» **GOAL**
Put the part of the entries that opens with the line containing "How far is (x=86, y=516)" and runs to the end of the entries into a Markdown table with the columns Num and Content, one row per line, leaving out blank lines.

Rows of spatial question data
----------------------------------------
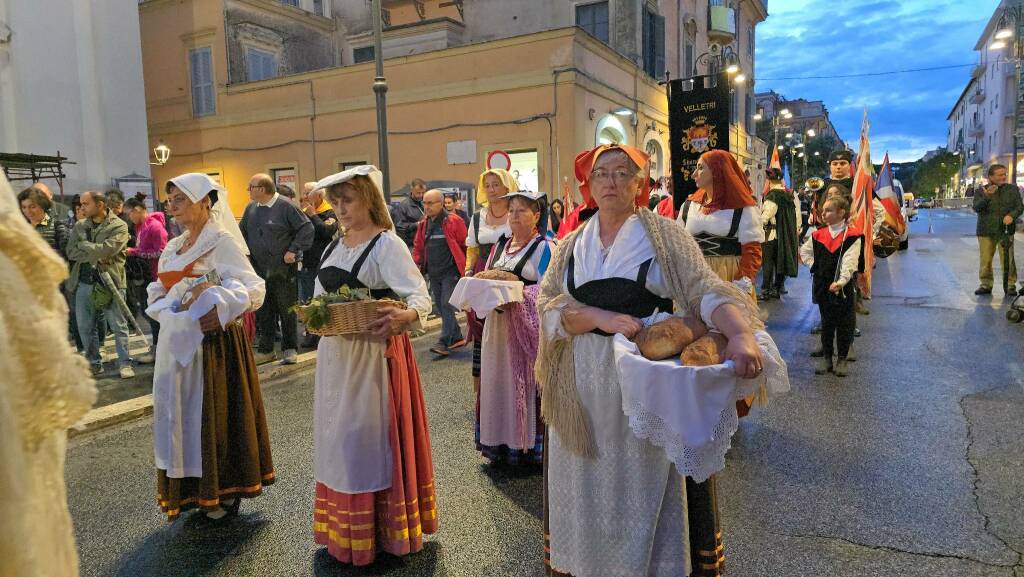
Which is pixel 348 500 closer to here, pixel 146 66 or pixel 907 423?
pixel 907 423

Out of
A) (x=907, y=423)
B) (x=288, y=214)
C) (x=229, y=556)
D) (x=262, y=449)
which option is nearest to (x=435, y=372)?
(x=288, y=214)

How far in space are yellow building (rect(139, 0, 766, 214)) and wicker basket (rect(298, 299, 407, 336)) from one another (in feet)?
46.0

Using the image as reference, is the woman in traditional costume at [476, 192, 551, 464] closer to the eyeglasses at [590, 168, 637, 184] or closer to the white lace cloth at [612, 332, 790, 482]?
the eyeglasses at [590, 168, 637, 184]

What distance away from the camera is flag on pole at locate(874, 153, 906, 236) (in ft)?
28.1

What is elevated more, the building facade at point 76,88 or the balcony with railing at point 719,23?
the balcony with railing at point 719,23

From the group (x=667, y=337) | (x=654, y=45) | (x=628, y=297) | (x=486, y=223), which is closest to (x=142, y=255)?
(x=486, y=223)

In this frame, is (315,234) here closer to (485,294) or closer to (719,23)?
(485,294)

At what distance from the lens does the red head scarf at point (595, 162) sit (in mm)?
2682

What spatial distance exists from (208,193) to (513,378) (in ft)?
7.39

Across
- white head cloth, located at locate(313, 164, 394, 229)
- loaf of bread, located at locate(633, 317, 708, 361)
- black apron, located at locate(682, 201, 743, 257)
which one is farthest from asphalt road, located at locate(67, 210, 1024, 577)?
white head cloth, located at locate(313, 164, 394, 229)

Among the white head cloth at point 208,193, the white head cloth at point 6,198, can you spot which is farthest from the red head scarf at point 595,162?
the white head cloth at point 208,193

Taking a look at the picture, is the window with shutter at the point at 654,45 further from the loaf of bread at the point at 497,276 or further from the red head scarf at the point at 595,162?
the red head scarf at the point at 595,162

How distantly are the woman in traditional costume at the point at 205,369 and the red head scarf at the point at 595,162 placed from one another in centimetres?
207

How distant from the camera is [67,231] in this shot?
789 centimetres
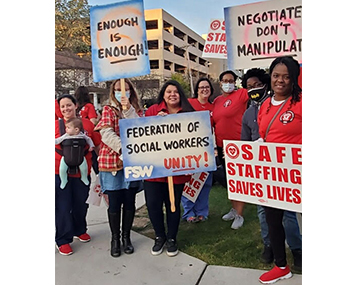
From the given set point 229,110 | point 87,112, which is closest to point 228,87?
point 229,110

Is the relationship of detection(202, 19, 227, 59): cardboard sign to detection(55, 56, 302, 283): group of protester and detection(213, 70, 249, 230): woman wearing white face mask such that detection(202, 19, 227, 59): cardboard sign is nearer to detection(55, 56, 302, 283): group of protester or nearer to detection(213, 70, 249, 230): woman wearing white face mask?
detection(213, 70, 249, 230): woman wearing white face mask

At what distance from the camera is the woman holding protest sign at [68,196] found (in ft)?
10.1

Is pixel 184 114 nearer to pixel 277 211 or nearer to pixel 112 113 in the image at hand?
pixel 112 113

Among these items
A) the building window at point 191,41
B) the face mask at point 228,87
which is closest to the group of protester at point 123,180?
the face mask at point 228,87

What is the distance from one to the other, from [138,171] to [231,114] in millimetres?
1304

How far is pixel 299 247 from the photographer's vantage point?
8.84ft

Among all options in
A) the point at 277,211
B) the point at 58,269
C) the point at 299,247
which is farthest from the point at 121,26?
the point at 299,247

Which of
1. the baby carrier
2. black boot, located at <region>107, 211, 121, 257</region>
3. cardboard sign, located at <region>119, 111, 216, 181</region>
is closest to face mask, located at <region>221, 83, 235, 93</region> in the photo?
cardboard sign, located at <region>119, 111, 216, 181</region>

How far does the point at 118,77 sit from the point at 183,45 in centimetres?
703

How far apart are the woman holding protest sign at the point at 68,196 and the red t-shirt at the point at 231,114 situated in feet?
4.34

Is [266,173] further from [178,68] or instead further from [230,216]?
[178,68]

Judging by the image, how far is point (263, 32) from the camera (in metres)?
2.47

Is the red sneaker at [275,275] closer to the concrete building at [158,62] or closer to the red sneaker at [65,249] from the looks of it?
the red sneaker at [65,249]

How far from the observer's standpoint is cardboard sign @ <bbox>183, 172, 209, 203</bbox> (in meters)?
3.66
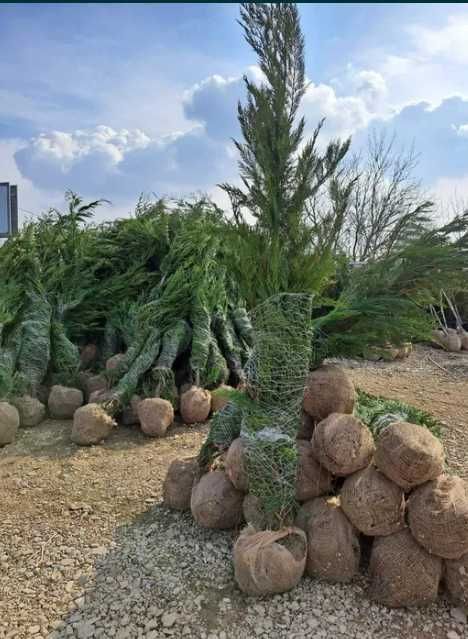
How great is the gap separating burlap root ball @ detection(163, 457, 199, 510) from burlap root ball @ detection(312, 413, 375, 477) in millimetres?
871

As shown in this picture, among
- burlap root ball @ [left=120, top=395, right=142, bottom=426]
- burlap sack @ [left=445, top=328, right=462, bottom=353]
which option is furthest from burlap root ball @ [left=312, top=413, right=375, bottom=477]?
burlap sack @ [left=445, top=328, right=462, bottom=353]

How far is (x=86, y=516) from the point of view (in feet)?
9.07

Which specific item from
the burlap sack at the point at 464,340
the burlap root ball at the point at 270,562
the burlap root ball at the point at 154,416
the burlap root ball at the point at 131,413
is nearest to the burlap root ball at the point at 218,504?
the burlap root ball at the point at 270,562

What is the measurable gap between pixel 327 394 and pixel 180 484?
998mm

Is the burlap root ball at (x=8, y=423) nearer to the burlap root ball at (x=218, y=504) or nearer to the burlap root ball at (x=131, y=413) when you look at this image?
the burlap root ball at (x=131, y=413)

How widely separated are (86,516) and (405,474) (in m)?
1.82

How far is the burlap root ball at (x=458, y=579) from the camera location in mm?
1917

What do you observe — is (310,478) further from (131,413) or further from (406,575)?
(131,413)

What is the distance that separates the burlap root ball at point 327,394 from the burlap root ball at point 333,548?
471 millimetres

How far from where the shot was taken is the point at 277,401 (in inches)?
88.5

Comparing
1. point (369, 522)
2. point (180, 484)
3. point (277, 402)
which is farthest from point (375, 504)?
----------------------------------------
» **ANSWER IN FULL**
| Num | Content |
|---|---|
| 1 | How far is (x=86, y=516) from the point of view (in feet)? |
| 2 | 9.07 |
| 3 | Which specific item from |
| 4 | the burlap sack at the point at 464,340 |
| 5 | the burlap root ball at the point at 270,562 |
| 6 | the burlap root ball at the point at 154,416 |
| 7 | the burlap root ball at the point at 131,413 |
| 8 | is nearest to the burlap root ball at the point at 218,504? |
| 9 | the burlap root ball at the point at 270,562 |
| 10 | What is the measurable gap between pixel 327 394 and pixel 180 484? |
| 11 | 998mm |
| 12 | Is the burlap root ball at (x=8, y=423) nearer to the burlap root ball at (x=218, y=504) or nearer to the burlap root ball at (x=131, y=413) when you look at this image? |
| 13 | the burlap root ball at (x=131, y=413) |
| 14 | How widely separated are (86,516) and (405,474) (in m)? |
| 15 | 1.82 |
| 16 | How far is the burlap root ball at (x=458, y=579) from the camera location in mm? |
| 17 | 1917 |
| 18 | What do you observe — is (310,478) further from (131,413) or further from (406,575)? |
| 19 | (131,413) |
| 20 | What is the distance that separates the burlap root ball at point 327,394 from the burlap root ball at point 333,548? |
| 21 | 471 millimetres |
| 22 | How far from where the shot was taken is the point at 277,401 (in inches)? |
| 23 | 88.5 |
| 24 | Comparing |
| 25 | 1. point (369, 522) |
| 26 | 2. point (180, 484) |
| 27 | 3. point (277, 402) |
| 28 | which is farthest from point (375, 504)? |